Dankjewel Paul, voor je verbindende reflectie en daarmee waardevolle bijdrage aan de discussie! In je slotalinea geef je precies aan waar het dan op aan komt.
Harm
Beste Harm,
Doen alsof, is dat niet juist het probleem? Dat we helemaal niet doen alsof, in organisaties? We nemen die organisatie (en wat dat betreft ook de Staat) enorm serieus, we geloven erin. De wereld verandert, roepen managers dan, wij (ze bedoelen natuurlijk jullie) moeten ook veranderen. En wel volgens het plan dat wij bedacht hebben. En daar gaan we weer…
Om dat om te draaien, is regelmatig een stap terug doen naar mijn mening niet genoeg. Er is een hele andere manier van denken nodig. Dat begint bij het proces serieus nemen waarin mensen verwikkeld zijn in wat we ‘doen alsof’ de organisatie is, een proces dat een strijd is, geen gezellig koffiekransje.
Groet,
Ben
Beste Ben,
Dankjewel voor je bereidheid om ons gesprek voort te zetten op deze site.

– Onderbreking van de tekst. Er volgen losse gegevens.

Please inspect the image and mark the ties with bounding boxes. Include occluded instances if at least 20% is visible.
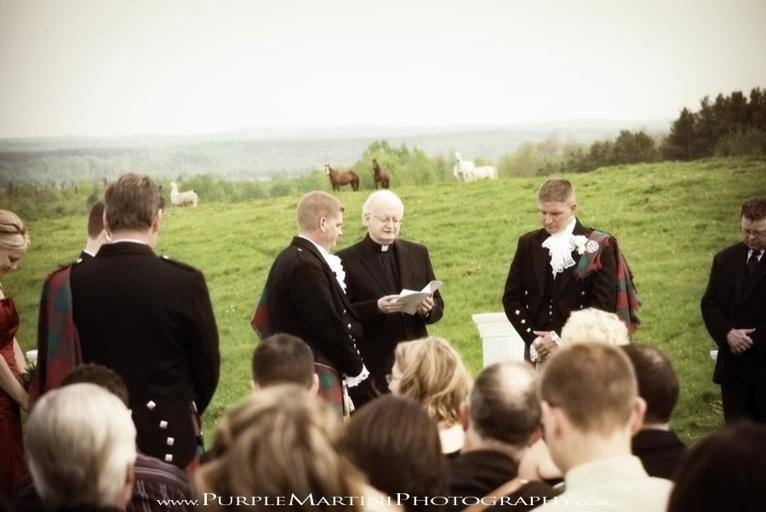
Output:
[747,249,761,264]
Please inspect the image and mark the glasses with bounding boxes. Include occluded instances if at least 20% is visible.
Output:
[739,227,766,237]
[371,214,403,223]
[386,374,405,384]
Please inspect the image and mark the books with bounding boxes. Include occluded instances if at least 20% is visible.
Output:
[395,280,443,316]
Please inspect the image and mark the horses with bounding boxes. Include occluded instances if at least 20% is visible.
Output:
[323,163,359,191]
[159,185,165,214]
[452,150,499,183]
[170,182,198,208]
[371,158,390,190]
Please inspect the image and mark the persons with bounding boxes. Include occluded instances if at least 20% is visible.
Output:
[670,415,765,512]
[335,189,448,414]
[500,178,642,368]
[0,208,40,512]
[248,188,369,420]
[1,306,689,512]
[36,172,219,479]
[35,200,112,399]
[699,197,765,423]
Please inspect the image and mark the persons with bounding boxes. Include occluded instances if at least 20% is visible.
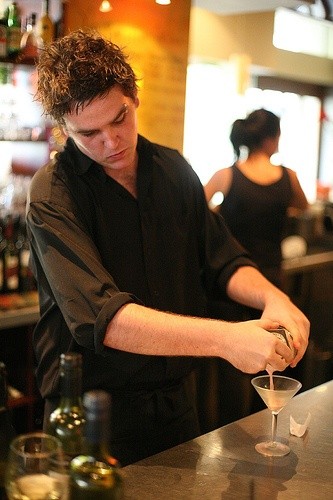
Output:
[22,31,309,461]
[203,108,330,323]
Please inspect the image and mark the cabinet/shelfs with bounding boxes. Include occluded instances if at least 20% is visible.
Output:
[0,245,333,409]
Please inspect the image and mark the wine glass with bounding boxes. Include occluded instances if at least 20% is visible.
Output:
[251,375,303,458]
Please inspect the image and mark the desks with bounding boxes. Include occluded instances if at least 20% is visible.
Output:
[118,380,333,500]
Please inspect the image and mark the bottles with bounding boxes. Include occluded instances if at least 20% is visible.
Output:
[42,352,90,500]
[68,391,125,500]
[0,0,57,64]
[265,327,299,370]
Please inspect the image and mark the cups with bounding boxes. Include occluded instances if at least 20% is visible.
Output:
[4,433,66,500]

Je spreekt van een andere manier van denken. Of moeten we eerder denken aan een andere manier van doen? Voor we het weten gaan ‘we’ grote woorden gebruiken zonder concrete referentie naar de werkelijkheid en belanden we in meer van hetzelfde, alleen anders.
Wat dat betreft leun ik graag op filosofen die de concrete menselijke ervaring als uitgangspunt nemen en zich niet op voorhand verliezen in grootse ideeën. Ik bedoel denkers als Søren Kierkegaard, Michel de Montaigne en als het om macht en vooral misbruik van macht in organisaties gaat, het werk van Loek Schönbeck.
Schönbeck promoveerde eertijds bij Cornelis Verhoeven in de filosofie op Heraclitus. Zijn boek Oneerbiedige wijsbegeerte van het management is voor een groot gedeelte gebaseerd op zijn eigen arbeidservaring. Helaas wordt het door zowel managementonderzoekers als organisatiefilosofen volstrekt maar ook volstrekt ten onrechte genegeerd. Ook Mieke Moor maakt er in Tussen de regels geen melding van. Ik ken echter geen boek dat zo grondig reflecteert op wat zich concreet voordoet in (asymmetrische) machtsrelaties op de werkvloer (Schönbeck was er persoonlijk bij) als dit boek. En ik geef toe dat het wel enig doorzettingsvermogen vergt om het echt helemaal te lezen en te verwerken.
Hoewel, geldt dit niet voor elk gedegen filosofisch werk?